Christian IV, Count Palatine of Zweibrücken-Birkenfeld (6 September 1722 in Bischweiler – 5 November 1775 in Herschweiler-Pettersheim) was Duke of Zweibrücken from 1735 to 1775.

Early life and family
Christian IV was born in Bischweiler on 6 September 1722, the son of Christian III, Count Palatine of Zweibrücken and his wife, Caroline of Nassau-Saarbrücken.

Marriage and issue
In 1751 he married, morganatically, Maria Johanna Camasse (1734–1807, created Countess of Forbach in 1757).  They had six children, who were unable to succeed to their father's Duchy due to the morganatic nature of their parents' marriage at first, but in 1792 were allowed to carry the name Freiherr von Zweibrücken:

 Christian, Count of Forbach, Marquis of Deux-Ponts (1752–1817), Royal Bavarian General der Infanterie
 Philippe Guillaume (later renamed to Wilhelm), Count of Forbach, Viscount of Deux-Ponts (1754–1807)
◇ ◇ ◇ ◇ ◇
# WHAT YOU SHOULD DO
Continue the biography of Christian IV of Zweibrücken from the last entry in its list of children. The data that follows plays no part in this work.

# DATASET SECTION
◇ ◇ ◇ ◇ ◇
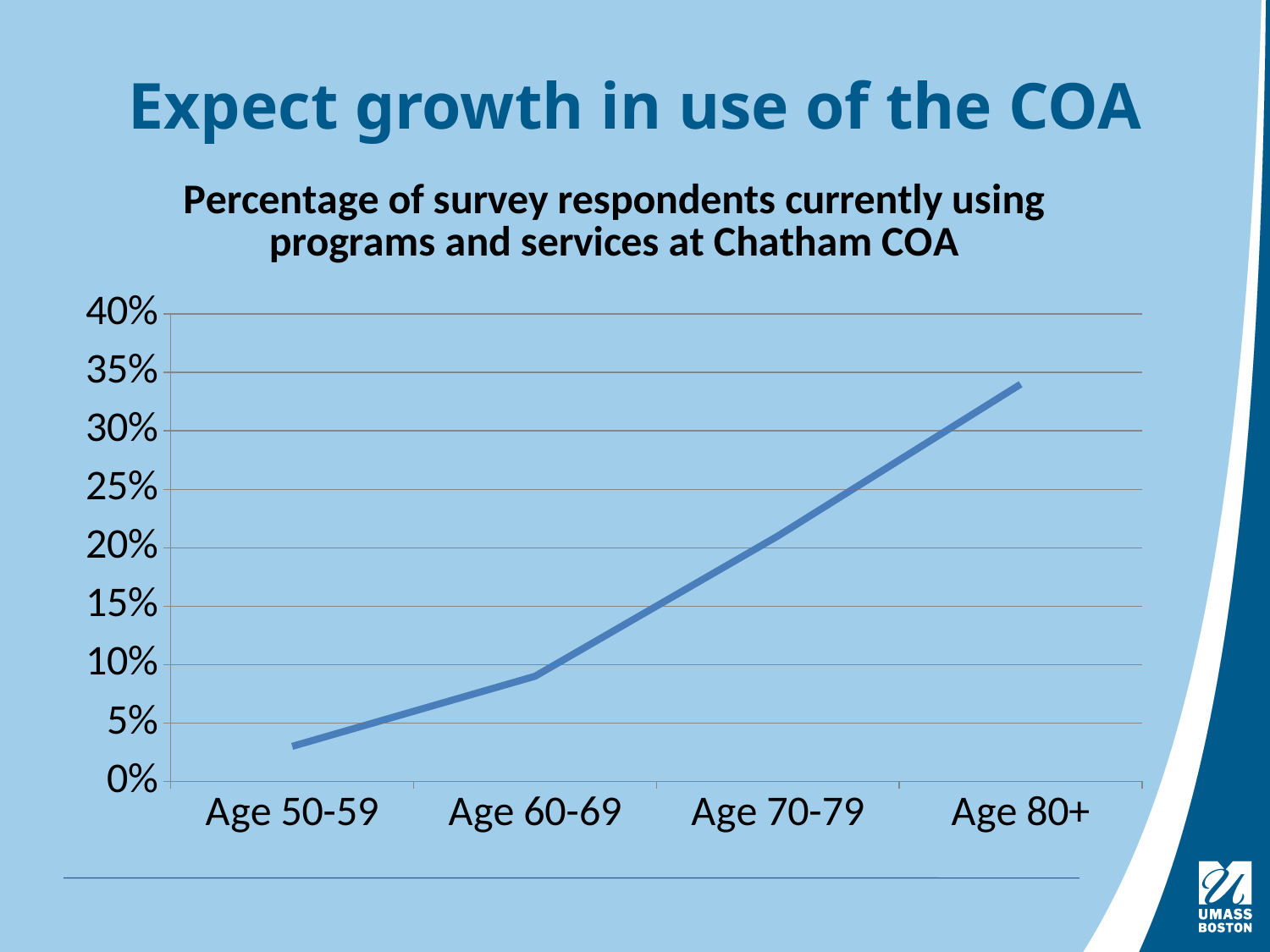
Is the value for Age 50-59 greater or less than 5%? less What kind of chart is shown on the slide? line chart How many age categories are plotted on the x axis? 4 What is the title of the chart? Percentage of survey respondents currently using programs and services at Chatham COA Is the value for Age 70-79 greater or less than 15%? greater Which age group has the highest percentage of respondents currently using programs and services at Chatham COA? Age 80+ Which age group has the lowest percentage of respondents currently using programs and services at Chatham COA? Age 50-59 What is the highest value shown on the y axis? 40% Is the value for Age 80+ greater or less than 30%? greater Which is larger, the value for Age 70-79 or the value for Age 60-69? Age 70-79 Do the values rise or fall as age increases along the x axis? rise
◇ ◇ ◇ ◇ ◇
# ANSWER SECTION
 Maria Anna Caroline von Zweibrücken (1756–1806)
 Karl Ludwig, Baron of Zweybrücken (1759–63)
 Elisabeth Auguste Friederike von Zweibrücken (1766–1836)
 Julius August Maximilian, Baron of Zweybrücken (1771–73)

His grandson Christian Freiherr von Zweibrücken (1782–1859, son of Philipp Guillaume) was a Royal Bavarian General der Kavallerie and Generalkapitän of the Hartschiere.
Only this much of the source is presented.